Data Understanding/Visualization:

In order to understand the data, I made sure to add labels to each of the images. I then figured out how many images are in each category (organic and recyclable). In order to visualize this information, I used a pie chart to show the number of each of the 2 categories. In this step, I found out that there are more organic images than recyclable images. Then I applied the labels to a random group of 9 images to make sure my visualizations were working properly and that the data is being processed correctly.

Modeling:

Firstly, I used an image data generator to make the transformation of the data on a random basis. It will help with achieving the result that I am looking for. Then I trained the dataset and tested the dataset with the fit_generator. This gave me an accuracy of .83 out of my whole dataset. After that, I tried to display my results in the form of a histogram. The fit_generator has given me a pretty decent accuracy score though.

Evaluation:

My model has an accuracy rate of .83 or in other words about 80%. In order to test this model, I had my model show the predicted label and the actual label of the image to manually show/check the accuracy rate. In this process I found my model to be correct in the way it was predicting if the images were organic or recyclable. For example, 12 out of the 15 images I displayed were labeled correctly.

The Story:

Throughout this project, I learned that it is important to pick issues that you are passionate about solving because I try to be environmentally conscious when possible but when it is not possible I feel this pressure that I am hurting the planet and causing more garbage to just end up in landfills. In order to solve this issue, I have created a model that can be implemented by garbage collection companies and landfills to sort through their trash and see what can be salvaged and prevented from ending up in a landfill. If this model is implemented, it will take pressure off people in public areas who are not able to compost (with organic materials) or recycle (with recyclable materials) because they will know that this model is doing it for them.

Impact:

The good impact of finding a solution to the problem is that it will help with the trash sorting issue that we have and it will help reduce our global waste if this model was implemented into landfills or garbage collection companies. A bad impact is that if the solution doesn't work properly then the trash won't be sorted correctly or if there is an item that isn't in our dataset then the algorithm won't know what to do.

References:

https://www.kaggle.com/code/beyzanks/waste-classification-with-cnn

https://www.kaggle.com/code/alexfordna/garbage-classification-mobilenetv2-92-accuracy

https://nbviewer.org/github/collindching/Waste-Sorter/blob/master/Waste%20sorter.ipynb

Code:

https://github.com/ChernyDevireddy1/ITCS3162/blob/main/Project%202.ipynb

Project 1: Defining a Problem and Data Understanding - 09/15/22

Question:

The question that I want to answer with this data is how much the price of houses sold has increased over the years based on the particular state being looked at.

Data:

I found the following 2 of my datasets from Kaggle because I couldn't find any datasets from other data websites. In order to combine both of these data sets I will need to base it off of the address and price sold because I can try to add the second dataset into the first dataset (append).

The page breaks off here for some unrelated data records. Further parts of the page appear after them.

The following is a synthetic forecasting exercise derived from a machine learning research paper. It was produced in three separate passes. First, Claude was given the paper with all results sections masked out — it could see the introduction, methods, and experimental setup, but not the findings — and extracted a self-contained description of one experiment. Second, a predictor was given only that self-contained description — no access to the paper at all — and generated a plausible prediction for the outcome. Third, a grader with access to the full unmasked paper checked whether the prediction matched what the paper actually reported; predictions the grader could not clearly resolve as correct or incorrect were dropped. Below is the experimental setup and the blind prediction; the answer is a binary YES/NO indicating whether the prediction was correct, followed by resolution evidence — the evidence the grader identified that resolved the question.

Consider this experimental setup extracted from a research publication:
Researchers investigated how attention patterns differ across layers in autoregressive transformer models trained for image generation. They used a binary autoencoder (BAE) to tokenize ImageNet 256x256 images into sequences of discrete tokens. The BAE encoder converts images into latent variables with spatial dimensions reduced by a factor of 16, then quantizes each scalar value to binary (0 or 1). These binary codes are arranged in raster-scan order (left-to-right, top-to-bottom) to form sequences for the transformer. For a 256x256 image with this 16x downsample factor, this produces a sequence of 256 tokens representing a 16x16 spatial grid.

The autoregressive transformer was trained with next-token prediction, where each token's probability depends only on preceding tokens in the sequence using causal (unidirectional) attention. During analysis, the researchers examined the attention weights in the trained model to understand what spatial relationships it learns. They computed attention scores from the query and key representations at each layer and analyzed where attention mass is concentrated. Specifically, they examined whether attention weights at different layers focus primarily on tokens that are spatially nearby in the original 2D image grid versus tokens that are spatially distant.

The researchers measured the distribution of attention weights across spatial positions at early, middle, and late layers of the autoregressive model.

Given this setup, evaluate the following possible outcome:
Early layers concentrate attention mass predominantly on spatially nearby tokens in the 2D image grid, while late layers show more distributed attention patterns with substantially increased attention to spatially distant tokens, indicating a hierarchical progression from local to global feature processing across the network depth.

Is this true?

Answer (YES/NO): NO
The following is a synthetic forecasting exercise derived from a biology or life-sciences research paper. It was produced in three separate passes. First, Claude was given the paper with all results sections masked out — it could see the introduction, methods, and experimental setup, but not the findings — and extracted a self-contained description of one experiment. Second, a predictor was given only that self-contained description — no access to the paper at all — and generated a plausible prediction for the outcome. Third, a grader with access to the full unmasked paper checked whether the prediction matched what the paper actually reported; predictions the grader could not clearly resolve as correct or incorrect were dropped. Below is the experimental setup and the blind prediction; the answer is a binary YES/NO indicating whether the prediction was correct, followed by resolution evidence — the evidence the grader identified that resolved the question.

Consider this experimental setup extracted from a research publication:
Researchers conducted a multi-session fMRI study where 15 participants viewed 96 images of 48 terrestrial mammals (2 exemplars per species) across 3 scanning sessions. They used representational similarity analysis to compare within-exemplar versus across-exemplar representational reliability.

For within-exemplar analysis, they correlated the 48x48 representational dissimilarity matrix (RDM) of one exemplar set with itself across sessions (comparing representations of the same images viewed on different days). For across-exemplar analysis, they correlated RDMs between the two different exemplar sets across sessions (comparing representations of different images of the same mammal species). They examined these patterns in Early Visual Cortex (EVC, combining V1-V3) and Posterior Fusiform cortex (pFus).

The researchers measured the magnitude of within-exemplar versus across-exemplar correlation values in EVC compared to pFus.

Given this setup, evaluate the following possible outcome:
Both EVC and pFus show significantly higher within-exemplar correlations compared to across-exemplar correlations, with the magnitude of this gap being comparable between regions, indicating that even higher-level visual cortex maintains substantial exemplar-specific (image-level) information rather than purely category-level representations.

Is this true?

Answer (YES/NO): NO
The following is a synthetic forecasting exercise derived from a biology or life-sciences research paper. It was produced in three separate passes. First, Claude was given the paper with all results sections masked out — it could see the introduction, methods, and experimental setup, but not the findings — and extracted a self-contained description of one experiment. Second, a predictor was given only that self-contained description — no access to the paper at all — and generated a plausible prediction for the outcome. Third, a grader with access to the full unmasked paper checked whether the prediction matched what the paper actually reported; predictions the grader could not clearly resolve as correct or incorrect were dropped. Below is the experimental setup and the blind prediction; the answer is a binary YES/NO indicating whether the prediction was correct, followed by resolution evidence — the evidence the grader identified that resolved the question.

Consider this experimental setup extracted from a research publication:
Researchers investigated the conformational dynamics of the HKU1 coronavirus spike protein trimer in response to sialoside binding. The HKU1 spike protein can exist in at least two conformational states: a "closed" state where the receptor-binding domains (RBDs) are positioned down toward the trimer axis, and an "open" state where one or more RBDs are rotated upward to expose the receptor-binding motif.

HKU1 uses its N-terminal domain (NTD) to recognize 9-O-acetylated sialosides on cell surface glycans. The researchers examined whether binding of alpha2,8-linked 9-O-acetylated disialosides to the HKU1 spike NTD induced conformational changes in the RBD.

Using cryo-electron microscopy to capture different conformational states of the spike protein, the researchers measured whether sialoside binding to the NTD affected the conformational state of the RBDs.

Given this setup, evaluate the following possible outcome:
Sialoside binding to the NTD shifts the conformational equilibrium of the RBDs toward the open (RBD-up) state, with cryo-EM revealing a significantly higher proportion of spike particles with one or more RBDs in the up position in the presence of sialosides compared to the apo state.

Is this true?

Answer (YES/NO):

https://www.kaggle.com/datasets/ahmedshahriarsakib/usa-real-estate-dataset
- This dataset contains information about real estate such as status, price, address, house size, and sold date
https://www.kaggle.com/datasets/crawlfeeds/redfin-usa-real-estate-data
- This dataset has price, address, and property details like bed, bath, and square feet.

I also found this dataset from the US Census Bureau website:

https://www.census.gov/topics/housing/data/tables.2021.List_395043788.html
Annual_AvgPrice.xlsx
- This dataset contains Average Sales Price of New Manufactured Homes Sold based on each state. I will not be using this dataset until the very end after filtering and processing the other 2 sets.